[DATA]

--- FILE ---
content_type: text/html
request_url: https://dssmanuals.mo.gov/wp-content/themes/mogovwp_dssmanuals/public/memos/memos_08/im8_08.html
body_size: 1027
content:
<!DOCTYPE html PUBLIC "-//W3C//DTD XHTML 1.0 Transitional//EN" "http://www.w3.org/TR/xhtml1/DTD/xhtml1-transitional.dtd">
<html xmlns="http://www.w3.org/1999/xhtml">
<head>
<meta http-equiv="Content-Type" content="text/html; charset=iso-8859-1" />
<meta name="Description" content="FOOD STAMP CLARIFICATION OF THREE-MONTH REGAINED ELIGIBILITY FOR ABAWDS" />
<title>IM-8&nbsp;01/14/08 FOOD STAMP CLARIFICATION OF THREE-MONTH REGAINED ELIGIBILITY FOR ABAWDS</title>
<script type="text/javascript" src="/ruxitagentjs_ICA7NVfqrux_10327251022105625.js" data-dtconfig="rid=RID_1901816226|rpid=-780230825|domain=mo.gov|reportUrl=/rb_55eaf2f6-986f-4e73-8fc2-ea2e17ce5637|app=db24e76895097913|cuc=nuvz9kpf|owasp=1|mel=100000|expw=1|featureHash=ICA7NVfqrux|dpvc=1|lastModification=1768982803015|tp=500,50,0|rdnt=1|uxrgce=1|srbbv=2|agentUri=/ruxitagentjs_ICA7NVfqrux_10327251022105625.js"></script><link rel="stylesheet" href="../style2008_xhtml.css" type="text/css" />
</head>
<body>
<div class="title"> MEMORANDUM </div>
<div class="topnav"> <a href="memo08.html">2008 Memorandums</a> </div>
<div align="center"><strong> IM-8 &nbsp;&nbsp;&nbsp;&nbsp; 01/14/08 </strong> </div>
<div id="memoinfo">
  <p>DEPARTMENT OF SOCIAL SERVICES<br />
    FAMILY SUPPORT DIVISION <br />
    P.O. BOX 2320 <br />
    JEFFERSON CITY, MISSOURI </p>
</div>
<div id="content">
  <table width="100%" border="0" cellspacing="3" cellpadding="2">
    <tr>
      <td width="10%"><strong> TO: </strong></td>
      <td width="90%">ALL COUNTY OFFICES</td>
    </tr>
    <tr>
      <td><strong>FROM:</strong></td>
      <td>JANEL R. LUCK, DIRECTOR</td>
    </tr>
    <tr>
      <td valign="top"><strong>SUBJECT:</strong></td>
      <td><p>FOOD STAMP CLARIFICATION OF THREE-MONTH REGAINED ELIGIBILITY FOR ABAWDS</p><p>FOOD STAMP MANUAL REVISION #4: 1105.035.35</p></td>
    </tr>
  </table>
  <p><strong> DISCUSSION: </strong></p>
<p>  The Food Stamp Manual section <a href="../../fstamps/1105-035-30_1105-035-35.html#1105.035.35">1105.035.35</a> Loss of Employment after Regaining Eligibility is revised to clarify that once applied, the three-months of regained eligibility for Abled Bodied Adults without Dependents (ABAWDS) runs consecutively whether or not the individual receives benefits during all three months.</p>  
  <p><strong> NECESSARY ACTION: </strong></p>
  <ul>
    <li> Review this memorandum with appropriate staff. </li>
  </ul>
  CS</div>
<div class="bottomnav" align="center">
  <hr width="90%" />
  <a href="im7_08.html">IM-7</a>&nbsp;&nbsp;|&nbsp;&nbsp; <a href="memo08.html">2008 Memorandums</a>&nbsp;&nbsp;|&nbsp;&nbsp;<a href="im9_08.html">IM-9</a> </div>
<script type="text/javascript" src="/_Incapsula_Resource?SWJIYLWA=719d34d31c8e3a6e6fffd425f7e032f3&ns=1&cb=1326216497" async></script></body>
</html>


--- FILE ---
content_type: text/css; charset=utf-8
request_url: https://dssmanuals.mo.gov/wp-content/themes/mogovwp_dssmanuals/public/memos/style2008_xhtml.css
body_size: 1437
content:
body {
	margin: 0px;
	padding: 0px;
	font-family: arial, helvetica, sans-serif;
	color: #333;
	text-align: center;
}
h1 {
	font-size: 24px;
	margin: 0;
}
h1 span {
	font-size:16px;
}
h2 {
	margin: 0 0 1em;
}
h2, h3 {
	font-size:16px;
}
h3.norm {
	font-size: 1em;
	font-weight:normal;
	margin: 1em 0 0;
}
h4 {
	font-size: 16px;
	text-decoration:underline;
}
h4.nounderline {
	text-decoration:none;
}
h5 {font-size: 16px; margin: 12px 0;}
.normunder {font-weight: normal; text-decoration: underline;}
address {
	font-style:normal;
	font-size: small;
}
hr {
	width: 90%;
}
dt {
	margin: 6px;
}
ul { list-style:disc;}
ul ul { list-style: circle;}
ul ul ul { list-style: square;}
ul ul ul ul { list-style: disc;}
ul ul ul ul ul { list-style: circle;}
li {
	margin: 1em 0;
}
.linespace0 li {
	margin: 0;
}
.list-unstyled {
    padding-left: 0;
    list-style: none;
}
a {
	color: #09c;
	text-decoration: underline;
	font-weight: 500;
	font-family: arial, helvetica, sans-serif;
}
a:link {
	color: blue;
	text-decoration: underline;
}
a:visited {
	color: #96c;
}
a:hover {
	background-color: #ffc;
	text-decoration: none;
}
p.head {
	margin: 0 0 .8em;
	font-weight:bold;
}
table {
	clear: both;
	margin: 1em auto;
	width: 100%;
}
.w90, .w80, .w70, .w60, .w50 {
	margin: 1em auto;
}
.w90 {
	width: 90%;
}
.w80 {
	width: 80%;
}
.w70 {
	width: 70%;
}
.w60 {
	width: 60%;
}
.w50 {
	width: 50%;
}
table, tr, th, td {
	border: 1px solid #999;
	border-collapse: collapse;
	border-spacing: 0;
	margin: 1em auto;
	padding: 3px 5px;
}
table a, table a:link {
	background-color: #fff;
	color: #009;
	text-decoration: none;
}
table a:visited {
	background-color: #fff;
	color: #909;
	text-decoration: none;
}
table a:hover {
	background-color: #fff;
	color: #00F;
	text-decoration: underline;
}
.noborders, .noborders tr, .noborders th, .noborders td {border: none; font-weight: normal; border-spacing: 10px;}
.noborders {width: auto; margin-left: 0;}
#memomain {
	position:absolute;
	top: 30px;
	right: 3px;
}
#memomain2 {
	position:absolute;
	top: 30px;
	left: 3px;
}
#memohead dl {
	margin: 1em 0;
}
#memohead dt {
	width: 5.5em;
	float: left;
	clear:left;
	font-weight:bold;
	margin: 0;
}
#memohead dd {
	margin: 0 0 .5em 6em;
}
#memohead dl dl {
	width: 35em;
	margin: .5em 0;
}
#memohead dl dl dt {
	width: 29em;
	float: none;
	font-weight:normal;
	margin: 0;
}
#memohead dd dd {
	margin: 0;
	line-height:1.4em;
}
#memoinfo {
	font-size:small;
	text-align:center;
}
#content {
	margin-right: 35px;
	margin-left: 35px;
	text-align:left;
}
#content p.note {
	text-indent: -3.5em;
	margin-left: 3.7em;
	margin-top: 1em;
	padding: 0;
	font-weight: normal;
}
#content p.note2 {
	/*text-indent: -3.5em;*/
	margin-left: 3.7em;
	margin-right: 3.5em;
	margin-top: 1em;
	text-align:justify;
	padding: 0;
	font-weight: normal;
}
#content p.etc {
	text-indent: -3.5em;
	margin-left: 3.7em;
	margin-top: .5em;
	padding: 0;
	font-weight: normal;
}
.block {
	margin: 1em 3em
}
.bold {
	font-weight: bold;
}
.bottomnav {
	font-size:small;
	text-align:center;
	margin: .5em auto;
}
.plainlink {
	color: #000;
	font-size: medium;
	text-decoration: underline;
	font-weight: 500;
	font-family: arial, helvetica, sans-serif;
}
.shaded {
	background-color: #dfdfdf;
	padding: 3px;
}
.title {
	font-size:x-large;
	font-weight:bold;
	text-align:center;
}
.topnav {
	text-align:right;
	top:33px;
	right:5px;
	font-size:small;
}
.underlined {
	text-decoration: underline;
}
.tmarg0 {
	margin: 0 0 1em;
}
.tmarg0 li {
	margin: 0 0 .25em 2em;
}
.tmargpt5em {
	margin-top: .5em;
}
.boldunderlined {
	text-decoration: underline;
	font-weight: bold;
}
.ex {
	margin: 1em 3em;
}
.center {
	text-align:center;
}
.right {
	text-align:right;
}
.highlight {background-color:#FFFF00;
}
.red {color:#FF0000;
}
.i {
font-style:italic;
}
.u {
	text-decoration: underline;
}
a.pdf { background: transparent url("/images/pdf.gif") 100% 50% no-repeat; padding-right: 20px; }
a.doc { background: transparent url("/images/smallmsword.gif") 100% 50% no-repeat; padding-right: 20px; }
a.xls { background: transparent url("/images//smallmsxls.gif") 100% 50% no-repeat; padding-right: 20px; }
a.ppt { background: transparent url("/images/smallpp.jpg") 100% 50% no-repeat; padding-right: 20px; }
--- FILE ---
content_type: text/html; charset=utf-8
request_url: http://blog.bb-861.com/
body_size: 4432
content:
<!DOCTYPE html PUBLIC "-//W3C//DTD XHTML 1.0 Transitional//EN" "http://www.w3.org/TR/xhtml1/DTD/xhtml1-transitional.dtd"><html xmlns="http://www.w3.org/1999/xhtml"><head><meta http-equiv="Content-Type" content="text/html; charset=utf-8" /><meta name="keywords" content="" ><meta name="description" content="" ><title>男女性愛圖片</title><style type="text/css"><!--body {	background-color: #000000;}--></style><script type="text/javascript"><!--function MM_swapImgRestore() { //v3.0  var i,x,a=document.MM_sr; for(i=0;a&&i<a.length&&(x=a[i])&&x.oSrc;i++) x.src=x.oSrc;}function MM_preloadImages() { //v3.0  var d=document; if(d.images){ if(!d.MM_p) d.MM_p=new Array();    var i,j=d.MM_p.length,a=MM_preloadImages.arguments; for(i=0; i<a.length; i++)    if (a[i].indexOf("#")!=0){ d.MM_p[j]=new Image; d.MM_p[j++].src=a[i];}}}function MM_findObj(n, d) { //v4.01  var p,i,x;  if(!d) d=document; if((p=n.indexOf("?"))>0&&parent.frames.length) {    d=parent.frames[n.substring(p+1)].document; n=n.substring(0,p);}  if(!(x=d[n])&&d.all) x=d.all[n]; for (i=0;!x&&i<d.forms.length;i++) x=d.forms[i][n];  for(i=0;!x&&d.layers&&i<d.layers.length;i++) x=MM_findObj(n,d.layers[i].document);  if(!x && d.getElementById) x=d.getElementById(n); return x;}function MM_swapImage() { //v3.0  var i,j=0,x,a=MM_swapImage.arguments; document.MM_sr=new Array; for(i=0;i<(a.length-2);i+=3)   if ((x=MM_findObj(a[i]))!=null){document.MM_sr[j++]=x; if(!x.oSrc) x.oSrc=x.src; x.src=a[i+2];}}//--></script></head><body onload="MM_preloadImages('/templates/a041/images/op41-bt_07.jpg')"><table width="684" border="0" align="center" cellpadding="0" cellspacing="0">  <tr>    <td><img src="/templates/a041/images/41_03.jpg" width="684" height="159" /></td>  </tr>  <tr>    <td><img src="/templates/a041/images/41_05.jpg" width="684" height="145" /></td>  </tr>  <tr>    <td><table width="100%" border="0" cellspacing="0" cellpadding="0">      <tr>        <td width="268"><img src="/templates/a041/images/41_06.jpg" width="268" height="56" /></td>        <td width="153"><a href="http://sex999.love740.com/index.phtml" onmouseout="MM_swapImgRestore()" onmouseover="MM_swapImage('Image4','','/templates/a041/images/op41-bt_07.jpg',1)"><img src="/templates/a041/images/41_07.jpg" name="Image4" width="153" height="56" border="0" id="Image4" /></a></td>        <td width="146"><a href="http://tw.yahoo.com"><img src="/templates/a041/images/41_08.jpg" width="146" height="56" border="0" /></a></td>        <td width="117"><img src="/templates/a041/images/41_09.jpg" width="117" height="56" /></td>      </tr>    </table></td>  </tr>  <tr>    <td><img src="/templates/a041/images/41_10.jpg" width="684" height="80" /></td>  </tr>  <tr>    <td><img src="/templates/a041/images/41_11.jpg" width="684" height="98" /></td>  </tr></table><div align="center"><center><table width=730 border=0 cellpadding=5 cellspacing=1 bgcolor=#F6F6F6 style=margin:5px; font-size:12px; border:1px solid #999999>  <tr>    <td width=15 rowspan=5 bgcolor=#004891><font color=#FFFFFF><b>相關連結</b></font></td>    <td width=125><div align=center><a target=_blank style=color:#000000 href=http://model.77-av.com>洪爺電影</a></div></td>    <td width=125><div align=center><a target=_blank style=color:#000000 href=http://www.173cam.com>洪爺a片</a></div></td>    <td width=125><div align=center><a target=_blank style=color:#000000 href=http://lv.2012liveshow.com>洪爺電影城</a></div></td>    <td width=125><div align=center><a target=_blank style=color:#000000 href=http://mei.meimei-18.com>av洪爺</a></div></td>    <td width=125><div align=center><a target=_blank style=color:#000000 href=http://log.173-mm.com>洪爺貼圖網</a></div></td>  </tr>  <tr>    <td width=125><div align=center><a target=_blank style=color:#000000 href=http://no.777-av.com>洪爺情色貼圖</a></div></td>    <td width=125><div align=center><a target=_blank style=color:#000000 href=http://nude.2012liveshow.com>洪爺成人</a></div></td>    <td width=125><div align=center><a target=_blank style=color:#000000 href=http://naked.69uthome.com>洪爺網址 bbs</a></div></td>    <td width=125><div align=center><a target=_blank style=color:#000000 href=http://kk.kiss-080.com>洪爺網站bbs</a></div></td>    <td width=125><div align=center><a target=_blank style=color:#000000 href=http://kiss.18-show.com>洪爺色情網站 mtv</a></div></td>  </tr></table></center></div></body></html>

[/DATA]

- PROBLEM DETAILS
For the word "CLARIFICATION", tally the lines above that hold it and answer with the number alone.

- OUTPUT FOR THIS EXERCISE
3